Nation's most dangerous cities: Minneapolis beats Houston by a long shot
A crime study released yesterday by Morgan Quitno Press reveals that Minneapolis is the nation's 34th most-dangerous city, landing just below Philadelphia on the publisher's danger list. Houston, with a population of more than 2 million, is the 54th most-dangerous city; Newton, Mass., which falls last on the list of 369 cities surveyed, is considered to be the safest U.S. city.
The study looked at cities' crime rates in 2004 per 100,000 residents and measured the findings against national averages. In Minneapolis, 4,709 violent crimes were reported in a population of 376,255 last year: Among them were 45 murders/manslaughters, 384 forcible rapes, 2,246 robberies, and 2,026 aggravated assaults, according to the FBI. Philadelphia, with a little over 1.4 million residents, reported 20,902 violent crimes in 2004.

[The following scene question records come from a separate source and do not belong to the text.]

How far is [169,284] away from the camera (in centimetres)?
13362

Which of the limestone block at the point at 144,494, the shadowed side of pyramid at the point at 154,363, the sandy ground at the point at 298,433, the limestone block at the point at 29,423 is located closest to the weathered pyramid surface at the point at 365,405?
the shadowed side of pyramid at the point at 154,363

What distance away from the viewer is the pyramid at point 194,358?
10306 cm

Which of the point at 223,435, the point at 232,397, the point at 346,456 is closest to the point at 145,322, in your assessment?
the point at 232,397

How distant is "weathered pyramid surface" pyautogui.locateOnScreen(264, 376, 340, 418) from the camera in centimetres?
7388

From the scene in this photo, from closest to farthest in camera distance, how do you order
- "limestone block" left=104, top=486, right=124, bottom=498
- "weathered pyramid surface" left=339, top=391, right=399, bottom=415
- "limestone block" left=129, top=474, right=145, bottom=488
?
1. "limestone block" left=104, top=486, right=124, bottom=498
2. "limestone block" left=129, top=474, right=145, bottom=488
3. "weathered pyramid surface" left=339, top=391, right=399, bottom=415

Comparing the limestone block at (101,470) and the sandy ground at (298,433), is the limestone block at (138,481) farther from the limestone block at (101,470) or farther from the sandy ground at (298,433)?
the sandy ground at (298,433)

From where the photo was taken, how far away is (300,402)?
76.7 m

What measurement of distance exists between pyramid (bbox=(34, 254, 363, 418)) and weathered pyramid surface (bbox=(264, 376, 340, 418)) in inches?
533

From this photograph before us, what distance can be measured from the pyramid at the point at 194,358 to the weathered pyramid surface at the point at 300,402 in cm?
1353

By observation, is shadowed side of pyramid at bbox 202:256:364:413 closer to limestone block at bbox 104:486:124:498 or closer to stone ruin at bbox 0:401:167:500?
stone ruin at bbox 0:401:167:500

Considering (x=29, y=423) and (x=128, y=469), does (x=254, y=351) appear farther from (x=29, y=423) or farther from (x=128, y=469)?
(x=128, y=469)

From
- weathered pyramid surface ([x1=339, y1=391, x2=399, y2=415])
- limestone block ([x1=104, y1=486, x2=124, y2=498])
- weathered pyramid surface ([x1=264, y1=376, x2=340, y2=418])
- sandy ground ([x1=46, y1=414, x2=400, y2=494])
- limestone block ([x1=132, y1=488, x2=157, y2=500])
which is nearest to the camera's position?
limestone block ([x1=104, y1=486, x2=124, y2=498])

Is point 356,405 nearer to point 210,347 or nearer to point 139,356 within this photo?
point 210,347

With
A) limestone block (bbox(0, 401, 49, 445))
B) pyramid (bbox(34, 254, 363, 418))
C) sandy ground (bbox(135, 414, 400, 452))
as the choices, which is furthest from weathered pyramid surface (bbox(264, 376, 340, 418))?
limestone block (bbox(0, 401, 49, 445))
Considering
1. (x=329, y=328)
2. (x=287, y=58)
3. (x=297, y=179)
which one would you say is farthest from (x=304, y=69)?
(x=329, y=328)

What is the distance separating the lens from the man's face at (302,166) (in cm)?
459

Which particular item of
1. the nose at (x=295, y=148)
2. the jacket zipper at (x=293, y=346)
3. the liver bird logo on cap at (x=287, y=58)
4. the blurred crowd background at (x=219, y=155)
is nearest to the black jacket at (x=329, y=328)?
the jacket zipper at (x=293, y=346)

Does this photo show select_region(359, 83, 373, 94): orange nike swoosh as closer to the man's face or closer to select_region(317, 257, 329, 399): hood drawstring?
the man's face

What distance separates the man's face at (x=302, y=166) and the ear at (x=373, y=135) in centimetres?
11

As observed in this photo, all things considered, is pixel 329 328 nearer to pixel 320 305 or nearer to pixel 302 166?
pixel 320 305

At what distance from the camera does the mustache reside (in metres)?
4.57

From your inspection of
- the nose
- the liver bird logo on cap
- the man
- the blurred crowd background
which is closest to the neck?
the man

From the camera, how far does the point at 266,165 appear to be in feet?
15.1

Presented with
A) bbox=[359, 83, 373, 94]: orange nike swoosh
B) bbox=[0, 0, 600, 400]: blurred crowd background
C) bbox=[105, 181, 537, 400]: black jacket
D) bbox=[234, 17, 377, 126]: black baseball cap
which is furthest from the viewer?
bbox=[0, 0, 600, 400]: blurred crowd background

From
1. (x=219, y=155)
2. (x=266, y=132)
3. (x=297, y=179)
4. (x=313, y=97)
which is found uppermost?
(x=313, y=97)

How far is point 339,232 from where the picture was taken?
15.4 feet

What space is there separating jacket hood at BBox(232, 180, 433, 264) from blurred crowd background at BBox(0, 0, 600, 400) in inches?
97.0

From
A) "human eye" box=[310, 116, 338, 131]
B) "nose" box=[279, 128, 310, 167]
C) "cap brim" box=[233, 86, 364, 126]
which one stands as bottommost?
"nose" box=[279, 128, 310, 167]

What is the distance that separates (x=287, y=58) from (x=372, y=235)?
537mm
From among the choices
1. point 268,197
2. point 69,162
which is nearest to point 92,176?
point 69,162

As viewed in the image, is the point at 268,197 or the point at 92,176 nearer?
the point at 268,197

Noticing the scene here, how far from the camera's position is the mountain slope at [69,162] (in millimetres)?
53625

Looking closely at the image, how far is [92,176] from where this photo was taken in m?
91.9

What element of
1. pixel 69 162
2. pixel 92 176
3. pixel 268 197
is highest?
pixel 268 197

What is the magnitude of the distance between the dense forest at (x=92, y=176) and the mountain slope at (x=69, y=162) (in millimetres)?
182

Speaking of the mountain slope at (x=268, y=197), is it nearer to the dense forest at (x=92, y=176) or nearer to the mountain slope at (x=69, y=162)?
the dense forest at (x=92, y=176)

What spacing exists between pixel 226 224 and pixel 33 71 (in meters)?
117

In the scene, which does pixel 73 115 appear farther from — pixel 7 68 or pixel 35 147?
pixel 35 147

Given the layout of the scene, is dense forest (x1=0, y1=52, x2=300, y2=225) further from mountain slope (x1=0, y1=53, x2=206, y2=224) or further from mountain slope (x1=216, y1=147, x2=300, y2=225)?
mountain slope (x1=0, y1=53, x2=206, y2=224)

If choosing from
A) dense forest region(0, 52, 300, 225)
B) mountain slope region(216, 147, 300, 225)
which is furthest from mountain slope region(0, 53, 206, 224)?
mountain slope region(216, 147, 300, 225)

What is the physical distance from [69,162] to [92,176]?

However, when researchers combined Minneapolis and St. Paul (which is 97th most dangerous) with the metro region, the Twin Cities fall to 195 most-dangerous, just above a town you've never heard of, Warner Robins, Georgia. And there's more good news in all of this: At least we're not Camden, New Jersey. The Number One most-violent city, whose population is 80,600, saw 1,824 violent crimes in 2004. Incidentally, Wisconsin metro areas of Fond du Lac, Appleton, Sheboygan, LaCrosse, and Oshkosh are among the top-ten safest places in the country.